§ **EXERCISE**
Rewrite the listing below, replacing "brown hair" with "dark hair" everywhere it occurs and leaving everything else unchanged.

§ **RECORDS FOR THIS TASK**
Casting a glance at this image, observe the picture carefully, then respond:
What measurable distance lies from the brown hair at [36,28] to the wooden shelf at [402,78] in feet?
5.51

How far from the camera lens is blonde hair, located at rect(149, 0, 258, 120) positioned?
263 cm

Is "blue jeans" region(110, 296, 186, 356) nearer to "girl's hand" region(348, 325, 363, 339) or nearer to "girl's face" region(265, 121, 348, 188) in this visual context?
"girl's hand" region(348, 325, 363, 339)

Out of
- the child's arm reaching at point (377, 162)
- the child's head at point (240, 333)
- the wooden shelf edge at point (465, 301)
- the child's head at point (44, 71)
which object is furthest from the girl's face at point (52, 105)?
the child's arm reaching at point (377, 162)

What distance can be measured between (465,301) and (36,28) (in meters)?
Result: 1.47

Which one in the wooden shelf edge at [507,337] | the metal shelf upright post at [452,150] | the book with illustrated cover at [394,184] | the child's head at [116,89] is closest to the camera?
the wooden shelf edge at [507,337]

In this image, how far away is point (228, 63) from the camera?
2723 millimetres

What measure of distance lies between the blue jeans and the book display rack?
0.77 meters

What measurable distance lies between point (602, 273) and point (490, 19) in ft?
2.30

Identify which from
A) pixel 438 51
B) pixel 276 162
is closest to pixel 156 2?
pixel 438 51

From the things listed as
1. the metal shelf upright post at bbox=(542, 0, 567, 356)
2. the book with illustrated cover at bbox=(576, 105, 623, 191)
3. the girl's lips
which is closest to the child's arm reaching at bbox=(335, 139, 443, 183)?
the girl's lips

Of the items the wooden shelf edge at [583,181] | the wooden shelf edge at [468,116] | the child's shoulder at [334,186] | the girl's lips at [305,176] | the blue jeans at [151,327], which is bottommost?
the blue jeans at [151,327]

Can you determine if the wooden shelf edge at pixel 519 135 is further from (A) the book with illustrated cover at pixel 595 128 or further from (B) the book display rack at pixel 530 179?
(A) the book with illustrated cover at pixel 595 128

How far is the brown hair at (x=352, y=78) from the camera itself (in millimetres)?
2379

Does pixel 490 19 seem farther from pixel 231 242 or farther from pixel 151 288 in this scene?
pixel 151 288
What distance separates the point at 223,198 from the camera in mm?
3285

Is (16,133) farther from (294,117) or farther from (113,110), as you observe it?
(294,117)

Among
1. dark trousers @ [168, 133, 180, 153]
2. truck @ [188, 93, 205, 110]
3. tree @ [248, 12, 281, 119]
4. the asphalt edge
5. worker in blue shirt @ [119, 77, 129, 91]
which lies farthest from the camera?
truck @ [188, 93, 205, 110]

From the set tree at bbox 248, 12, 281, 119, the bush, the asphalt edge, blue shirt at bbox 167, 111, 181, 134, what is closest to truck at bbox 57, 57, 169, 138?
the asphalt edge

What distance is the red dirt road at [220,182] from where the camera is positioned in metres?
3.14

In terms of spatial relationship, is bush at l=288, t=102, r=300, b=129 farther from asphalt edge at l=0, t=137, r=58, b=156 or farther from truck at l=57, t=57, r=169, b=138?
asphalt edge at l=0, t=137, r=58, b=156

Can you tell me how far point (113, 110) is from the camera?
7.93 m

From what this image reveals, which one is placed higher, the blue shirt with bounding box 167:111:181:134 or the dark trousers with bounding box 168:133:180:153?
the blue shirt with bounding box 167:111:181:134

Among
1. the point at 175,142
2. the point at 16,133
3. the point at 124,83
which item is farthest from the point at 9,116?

§ **TASK ANSWER**
Casting a glance at this image, observe the picture carefully, then respond:
What measurable distance lies from the dark hair at [36,28] to the wooden shelf at [402,78] in feet?
5.51

How far from the camera lens is blonde hair, located at rect(149, 0, 258, 120) positioned?
263 cm

Is "blue jeans" region(110, 296, 186, 356) nearer to "girl's hand" region(348, 325, 363, 339) or nearer to "girl's face" region(265, 121, 348, 188) in this visual context?
"girl's hand" region(348, 325, 363, 339)

Out of
- the child's arm reaching at point (377, 162)
- the child's head at point (240, 333)
- the wooden shelf edge at point (465, 301)
- the child's head at point (44, 71)
which object is furthest from the girl's face at point (52, 105)?
the child's arm reaching at point (377, 162)

What distance can be measured between (465,301) and (36,28) (in meters)?
Result: 1.47

Which one in the wooden shelf edge at [507,337] | the metal shelf upright post at [452,150] | the book with illustrated cover at [394,184] | the child's head at [116,89] is closest to the camera?
the wooden shelf edge at [507,337]

In this image, how far away is point (228, 63) from the camera?
2723 millimetres

What measure of distance lies between the blue jeans and the book display rack?
0.77 meters

What measurable distance lies between point (602, 273) and point (490, 19) in ft?
2.30

Identify which from
A) pixel 438 51
B) pixel 276 162
is closest to pixel 156 2?
pixel 438 51

From the things listed as
1. the metal shelf upright post at bbox=(542, 0, 567, 356)
2. the book with illustrated cover at bbox=(576, 105, 623, 191)
3. the girl's lips
which is closest to the child's arm reaching at bbox=(335, 139, 443, 183)?
the girl's lips

Of the items the wooden shelf edge at [583,181] | the wooden shelf edge at [468,116] | the child's shoulder at [334,186] | the girl's lips at [305,176] | the blue jeans at [151,327], which is bottommost?
the blue jeans at [151,327]

Can you determine if the wooden shelf edge at pixel 519 135 is further from (A) the book with illustrated cover at pixel 595 128 or further from (B) the book display rack at pixel 530 179?
(A) the book with illustrated cover at pixel 595 128

How far is the dark hair at (x=352, y=78) from the camera itself (in millimetres)?
2379

Does pixel 490 19 seem farther from pixel 231 242 or farther from pixel 151 288 in this scene?
pixel 151 288
What distance separates the point at 223,198 from the camera in mm?
3285

Is (16,133) farther from (294,117) or farther from (113,110), as you observe it?
(294,117)

Among
1. dark trousers @ [168, 133, 180, 153]
2. truck @ [188, 93, 205, 110]
3. tree @ [248, 12, 281, 119]
4. the asphalt edge
5. worker in blue shirt @ [119, 77, 129, 91]
which lies farthest from the camera?
truck @ [188, 93, 205, 110]

From the set tree at bbox 248, 12, 281, 119, the bush, the asphalt edge, blue shirt at bbox 167, 111, 181, 134, what is closest to truck at bbox 57, 57, 169, 138?
the asphalt edge

What distance is the red dirt road at [220,182] from where the camera is positioned in metres?
3.14

In terms of spatial relationship, is bush at l=288, t=102, r=300, b=129 farther from asphalt edge at l=0, t=137, r=58, b=156 or farther from truck at l=57, t=57, r=169, b=138?
asphalt edge at l=0, t=137, r=58, b=156

Can you tell me how far point (113, 110) is from the camera?
7.93 m

From what this image reveals, which one is placed higher, the blue shirt with bounding box 167:111:181:134 or the dark trousers with bounding box 168:133:180:153?
the blue shirt with bounding box 167:111:181:134

Among
1. the point at 175,142
2. the point at 16,133
3. the point at 124,83
which item is farthest from the point at 9,116?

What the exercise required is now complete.